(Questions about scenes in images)
----
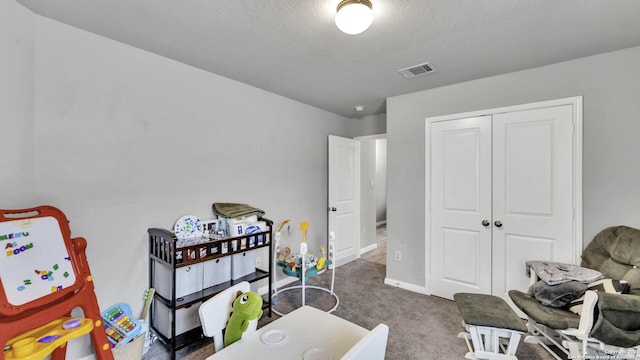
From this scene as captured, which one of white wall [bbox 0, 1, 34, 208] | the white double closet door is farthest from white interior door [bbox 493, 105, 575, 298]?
white wall [bbox 0, 1, 34, 208]

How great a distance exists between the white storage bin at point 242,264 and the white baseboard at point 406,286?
1.75 m

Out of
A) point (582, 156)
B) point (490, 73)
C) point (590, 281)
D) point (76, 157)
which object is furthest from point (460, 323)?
point (76, 157)

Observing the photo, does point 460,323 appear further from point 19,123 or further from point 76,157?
point 19,123

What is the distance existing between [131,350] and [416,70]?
3224 millimetres

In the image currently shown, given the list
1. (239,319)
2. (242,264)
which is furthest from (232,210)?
(239,319)

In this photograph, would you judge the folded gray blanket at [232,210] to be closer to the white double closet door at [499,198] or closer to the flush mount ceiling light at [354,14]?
the flush mount ceiling light at [354,14]

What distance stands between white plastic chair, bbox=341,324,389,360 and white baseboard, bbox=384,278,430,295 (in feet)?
7.97

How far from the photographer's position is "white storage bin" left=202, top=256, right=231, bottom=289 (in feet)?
7.73

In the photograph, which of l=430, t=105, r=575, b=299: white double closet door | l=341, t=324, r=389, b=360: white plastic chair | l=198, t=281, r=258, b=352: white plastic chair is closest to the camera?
l=341, t=324, r=389, b=360: white plastic chair

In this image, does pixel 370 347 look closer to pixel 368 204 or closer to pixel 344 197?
pixel 344 197

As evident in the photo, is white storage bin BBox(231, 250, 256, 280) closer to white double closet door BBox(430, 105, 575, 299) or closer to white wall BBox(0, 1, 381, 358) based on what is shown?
white wall BBox(0, 1, 381, 358)

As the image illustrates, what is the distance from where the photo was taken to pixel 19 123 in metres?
1.65

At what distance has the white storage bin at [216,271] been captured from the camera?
7.73 feet

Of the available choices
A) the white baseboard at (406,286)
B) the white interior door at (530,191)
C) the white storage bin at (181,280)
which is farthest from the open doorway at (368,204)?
the white storage bin at (181,280)
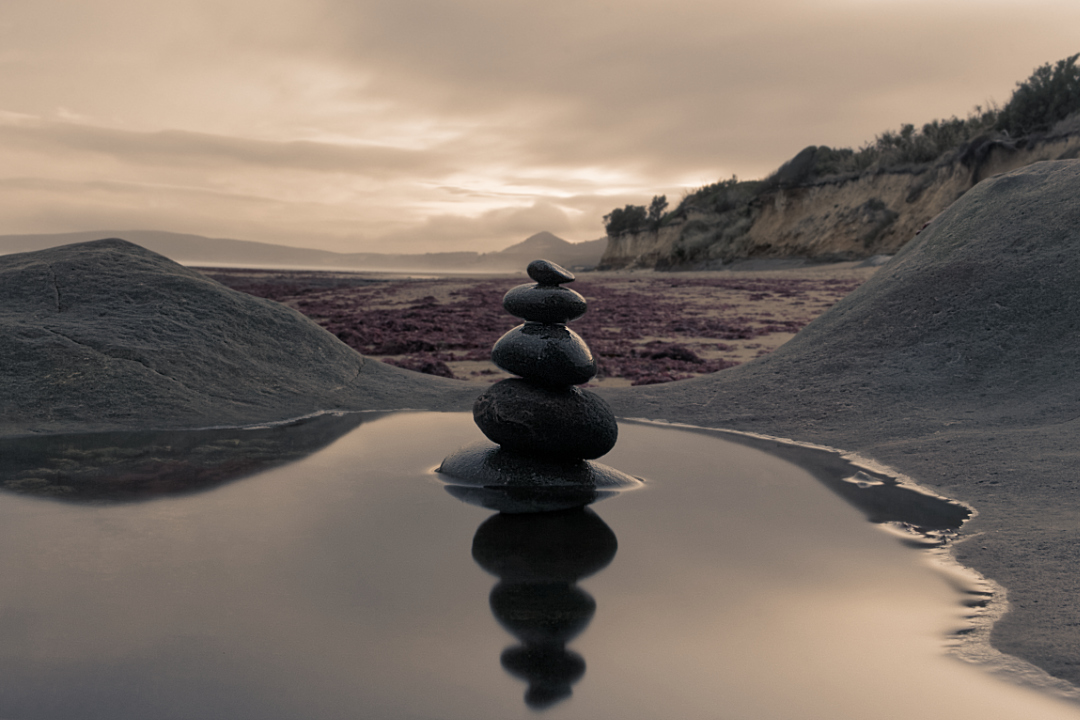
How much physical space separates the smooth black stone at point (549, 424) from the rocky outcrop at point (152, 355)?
7.35 feet

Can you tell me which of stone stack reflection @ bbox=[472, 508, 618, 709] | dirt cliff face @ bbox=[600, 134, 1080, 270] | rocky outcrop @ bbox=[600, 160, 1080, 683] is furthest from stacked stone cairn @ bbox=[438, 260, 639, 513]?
dirt cliff face @ bbox=[600, 134, 1080, 270]

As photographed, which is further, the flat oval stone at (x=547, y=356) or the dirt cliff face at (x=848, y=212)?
the dirt cliff face at (x=848, y=212)

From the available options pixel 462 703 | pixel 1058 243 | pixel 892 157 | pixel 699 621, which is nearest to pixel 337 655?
pixel 462 703

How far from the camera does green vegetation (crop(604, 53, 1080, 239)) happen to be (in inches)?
1112

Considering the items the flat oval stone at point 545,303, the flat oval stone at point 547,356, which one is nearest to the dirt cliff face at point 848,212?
the flat oval stone at point 545,303

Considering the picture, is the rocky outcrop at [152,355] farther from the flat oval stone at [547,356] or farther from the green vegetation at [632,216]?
the green vegetation at [632,216]

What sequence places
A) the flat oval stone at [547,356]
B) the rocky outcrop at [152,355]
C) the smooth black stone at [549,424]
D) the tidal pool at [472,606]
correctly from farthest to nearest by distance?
the rocky outcrop at [152,355] → the flat oval stone at [547,356] → the smooth black stone at [549,424] → the tidal pool at [472,606]

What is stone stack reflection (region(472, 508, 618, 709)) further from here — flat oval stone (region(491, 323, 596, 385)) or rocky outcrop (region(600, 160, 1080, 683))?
rocky outcrop (region(600, 160, 1080, 683))

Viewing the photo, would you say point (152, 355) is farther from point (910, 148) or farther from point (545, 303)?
point (910, 148)

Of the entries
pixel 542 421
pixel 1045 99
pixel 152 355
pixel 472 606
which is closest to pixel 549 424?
pixel 542 421

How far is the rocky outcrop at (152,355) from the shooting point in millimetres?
5820

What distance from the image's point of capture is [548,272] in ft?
15.9

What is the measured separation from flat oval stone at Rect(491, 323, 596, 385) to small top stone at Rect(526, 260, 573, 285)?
356 mm

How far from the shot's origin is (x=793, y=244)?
125ft
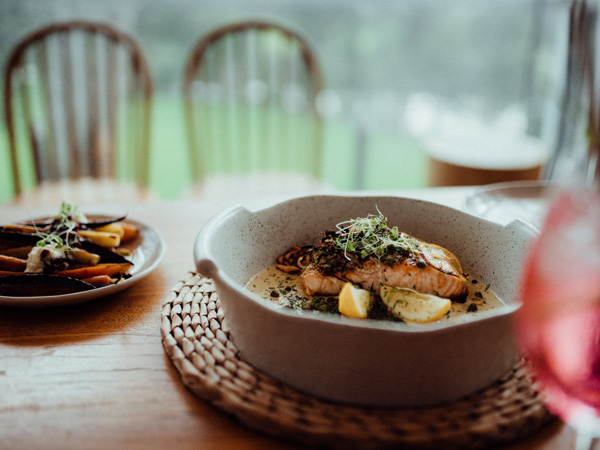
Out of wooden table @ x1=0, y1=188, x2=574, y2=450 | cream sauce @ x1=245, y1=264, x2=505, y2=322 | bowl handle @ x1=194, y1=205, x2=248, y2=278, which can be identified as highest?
bowl handle @ x1=194, y1=205, x2=248, y2=278

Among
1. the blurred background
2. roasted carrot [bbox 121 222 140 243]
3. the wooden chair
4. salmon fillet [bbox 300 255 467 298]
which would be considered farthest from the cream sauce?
the blurred background

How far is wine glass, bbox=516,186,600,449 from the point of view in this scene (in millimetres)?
448

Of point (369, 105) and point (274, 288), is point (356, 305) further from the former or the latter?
point (369, 105)

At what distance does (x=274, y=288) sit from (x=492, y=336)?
1.61 ft

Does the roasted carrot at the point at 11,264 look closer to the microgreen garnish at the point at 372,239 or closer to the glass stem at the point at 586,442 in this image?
the microgreen garnish at the point at 372,239

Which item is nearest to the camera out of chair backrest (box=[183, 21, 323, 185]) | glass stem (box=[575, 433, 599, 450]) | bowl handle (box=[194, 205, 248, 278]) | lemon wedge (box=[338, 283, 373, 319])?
glass stem (box=[575, 433, 599, 450])

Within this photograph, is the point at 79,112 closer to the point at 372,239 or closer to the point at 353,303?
the point at 372,239

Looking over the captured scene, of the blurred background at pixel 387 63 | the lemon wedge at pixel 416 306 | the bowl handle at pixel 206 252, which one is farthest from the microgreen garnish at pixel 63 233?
the blurred background at pixel 387 63

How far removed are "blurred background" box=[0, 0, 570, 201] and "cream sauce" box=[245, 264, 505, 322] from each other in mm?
1870

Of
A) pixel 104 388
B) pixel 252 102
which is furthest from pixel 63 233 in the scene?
pixel 252 102

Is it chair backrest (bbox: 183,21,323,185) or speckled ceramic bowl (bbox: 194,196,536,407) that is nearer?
speckled ceramic bowl (bbox: 194,196,536,407)

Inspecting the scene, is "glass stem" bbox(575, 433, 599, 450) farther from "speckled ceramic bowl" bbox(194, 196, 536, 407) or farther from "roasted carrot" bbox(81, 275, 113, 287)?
"roasted carrot" bbox(81, 275, 113, 287)

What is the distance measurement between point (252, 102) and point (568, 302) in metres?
2.25

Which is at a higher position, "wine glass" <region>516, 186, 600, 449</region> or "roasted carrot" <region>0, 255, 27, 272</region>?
"wine glass" <region>516, 186, 600, 449</region>
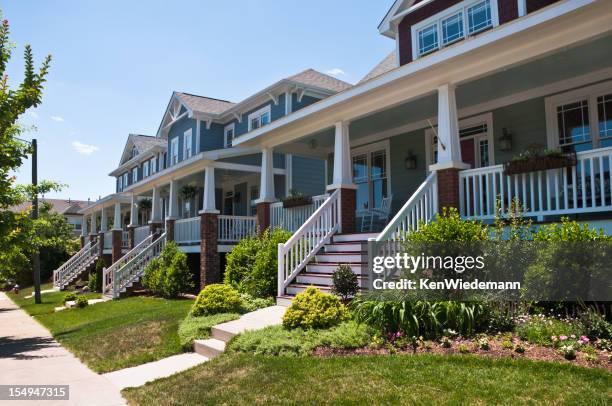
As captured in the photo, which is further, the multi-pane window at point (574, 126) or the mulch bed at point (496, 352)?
the multi-pane window at point (574, 126)

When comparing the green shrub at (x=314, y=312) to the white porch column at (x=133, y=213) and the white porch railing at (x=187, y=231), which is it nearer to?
the white porch railing at (x=187, y=231)

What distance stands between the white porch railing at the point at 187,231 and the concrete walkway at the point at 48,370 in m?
6.26

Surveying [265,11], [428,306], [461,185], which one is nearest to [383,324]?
[428,306]

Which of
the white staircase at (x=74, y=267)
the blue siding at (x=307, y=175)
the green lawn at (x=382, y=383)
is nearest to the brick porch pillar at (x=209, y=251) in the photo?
the blue siding at (x=307, y=175)

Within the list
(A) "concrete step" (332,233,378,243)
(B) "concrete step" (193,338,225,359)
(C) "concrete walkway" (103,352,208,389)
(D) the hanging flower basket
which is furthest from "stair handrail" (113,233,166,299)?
(D) the hanging flower basket

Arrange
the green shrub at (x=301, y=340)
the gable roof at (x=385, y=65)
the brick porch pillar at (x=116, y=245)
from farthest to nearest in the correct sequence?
1. the brick porch pillar at (x=116, y=245)
2. the gable roof at (x=385, y=65)
3. the green shrub at (x=301, y=340)

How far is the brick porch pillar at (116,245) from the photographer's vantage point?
23734 mm

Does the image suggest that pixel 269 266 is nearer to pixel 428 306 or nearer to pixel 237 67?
pixel 428 306

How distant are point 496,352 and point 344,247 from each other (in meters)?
4.95

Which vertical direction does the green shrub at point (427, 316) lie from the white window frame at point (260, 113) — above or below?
below

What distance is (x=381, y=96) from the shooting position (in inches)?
382

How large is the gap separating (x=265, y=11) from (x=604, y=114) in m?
7.50

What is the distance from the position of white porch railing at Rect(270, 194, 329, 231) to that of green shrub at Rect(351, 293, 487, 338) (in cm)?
592

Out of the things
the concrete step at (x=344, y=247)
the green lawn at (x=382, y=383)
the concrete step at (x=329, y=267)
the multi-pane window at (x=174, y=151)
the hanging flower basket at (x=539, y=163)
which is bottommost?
the green lawn at (x=382, y=383)
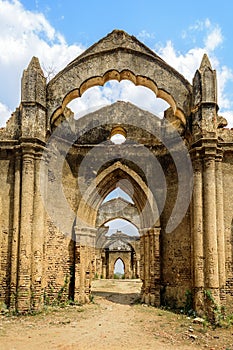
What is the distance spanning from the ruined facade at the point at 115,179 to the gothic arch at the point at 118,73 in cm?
3

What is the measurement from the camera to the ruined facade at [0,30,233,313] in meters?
11.8

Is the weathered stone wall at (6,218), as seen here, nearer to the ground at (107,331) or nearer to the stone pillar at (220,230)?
the ground at (107,331)

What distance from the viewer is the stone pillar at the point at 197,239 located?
1153cm

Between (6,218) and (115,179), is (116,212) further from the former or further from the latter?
(6,218)

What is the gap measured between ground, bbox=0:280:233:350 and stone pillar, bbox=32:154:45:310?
22.1 inches

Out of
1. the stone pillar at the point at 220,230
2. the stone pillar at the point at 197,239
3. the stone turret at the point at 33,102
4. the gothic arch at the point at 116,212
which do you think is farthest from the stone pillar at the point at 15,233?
the gothic arch at the point at 116,212

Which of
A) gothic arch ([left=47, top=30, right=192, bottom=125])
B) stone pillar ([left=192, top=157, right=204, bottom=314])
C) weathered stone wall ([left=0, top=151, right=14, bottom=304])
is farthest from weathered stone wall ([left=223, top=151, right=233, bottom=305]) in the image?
weathered stone wall ([left=0, top=151, right=14, bottom=304])

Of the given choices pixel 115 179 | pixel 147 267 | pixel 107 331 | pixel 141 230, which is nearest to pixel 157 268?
pixel 147 267

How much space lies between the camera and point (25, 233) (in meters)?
11.8

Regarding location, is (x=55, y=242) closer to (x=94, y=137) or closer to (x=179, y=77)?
(x=94, y=137)

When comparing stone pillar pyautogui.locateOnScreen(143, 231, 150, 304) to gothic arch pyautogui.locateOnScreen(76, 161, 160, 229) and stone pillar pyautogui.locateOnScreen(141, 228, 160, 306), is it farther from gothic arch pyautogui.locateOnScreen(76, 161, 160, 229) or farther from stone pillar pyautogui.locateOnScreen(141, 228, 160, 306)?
----
Objective — Reproduce exactly the line that holds "Of the given", then every line after it, ending with the final line of the records above.

Worked answer —
Of the given choices pixel 115 179 | pixel 147 267 | pixel 107 331 | pixel 141 230, which is nearest to pixel 157 268?
pixel 147 267

How much space lies between the camera and point (25, 233) (in meters)?
11.8

Regarding location, is (x=55, y=242) closer to (x=94, y=137) or closer to (x=179, y=77)?
(x=94, y=137)

When comparing stone pillar pyautogui.locateOnScreen(143, 231, 150, 304) to gothic arch pyautogui.locateOnScreen(76, 161, 160, 229) and stone pillar pyautogui.locateOnScreen(141, 228, 160, 306), is it farther from gothic arch pyautogui.locateOnScreen(76, 161, 160, 229) or farther from stone pillar pyautogui.locateOnScreen(141, 228, 160, 306)?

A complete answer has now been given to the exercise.